Physician and staff account policy
Create clear written guidelines for what physicians and staff can and cannot post about practice treatments on personal accounts. Many practices solve this by saying “no practice-related content on personal accounts” - which is clear, enforceable, and eliminates an entire class of compliance risk.
Platform-specific notes
Highlights, Reels, and Stories each have their own compliance considerations. Highlights stick around as permanent content; Reels often get higher reach than feed posts; Stories expire but can be captured by screenshot.
TikTok
Audio transcripts matter for compliance review, not just captions. The FTC reads video content including voiceover and on-screen text. Short-form video ads face the highest enforcement attention.
Boost-promoted posts carry the same compliance weight as paid ads. Review boosted posts with the same rigor as formal ad campaigns. Also review user-generated content on your page where you’ve interacted (engagement can be construed as endorsement).
YouTube
Video descriptions and transcripts both count. YouTube ads require the same compliance rigor as other video ad platforms. Live-stream content should be treated like any other marketing content once recorded.
Business-to-business healthcare content (e.g., speaking to other physicians or practice owners) has different considerations than consumer marketing, but practice LinkedIn pages that reach consumers still need compliance review.
Frequently asked questions
How long does a first-time audit take?
For a typical med spa or aesthetic practice with 12 months of content across 5-10 accounts, a first-time audit runs a week with automation or 2-3 weeks fully manual. Subsequent audits take significantly less time because most of the historical content has been cleaned up.
Can I do this in-house or do I need an agency?
In-house with the right tools and someone willing to learn the rules. An agency specializing in healthcare marketing compliance can accelerate the work but is typically cost-effective only for larger practices or practices with extensive historical content.
What if I find content that’s clearly been a violation for years?
Correct it quickly. The length of time a violation has been up doesn’t increase your liability for subsequent correction - but continuing the violation after awareness definitely does. Silent, prompt correction is the right approach for most historical issues.
Do I need to disclose the audit publicly?
No. Compliance audits are standard business practice and don’t require public disclosure. Visible “retroactively corrected” notices are not required and generally not recommended.

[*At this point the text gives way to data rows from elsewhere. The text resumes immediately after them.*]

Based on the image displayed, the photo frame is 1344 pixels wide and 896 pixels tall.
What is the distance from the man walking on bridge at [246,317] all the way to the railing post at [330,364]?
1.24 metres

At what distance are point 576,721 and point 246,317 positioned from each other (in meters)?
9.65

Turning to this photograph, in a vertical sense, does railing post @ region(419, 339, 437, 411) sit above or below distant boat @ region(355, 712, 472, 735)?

What about deleted content that’s archived elsewhere?
Third-party archives (Wayback Machine, platform data exports requested by others, screenshots in news coverage) are beyond your control. Your responsibility is compliance on the surfaces you control. Deleted content that’s been archived elsewhere is not ongoing advertising from your practice.
How often should audits recur?
Quarterly for most practices. Faster for high-volume social publishing. A comprehensive annual audit plus quarterly check-ins is the cadence that balances rigor and practicality.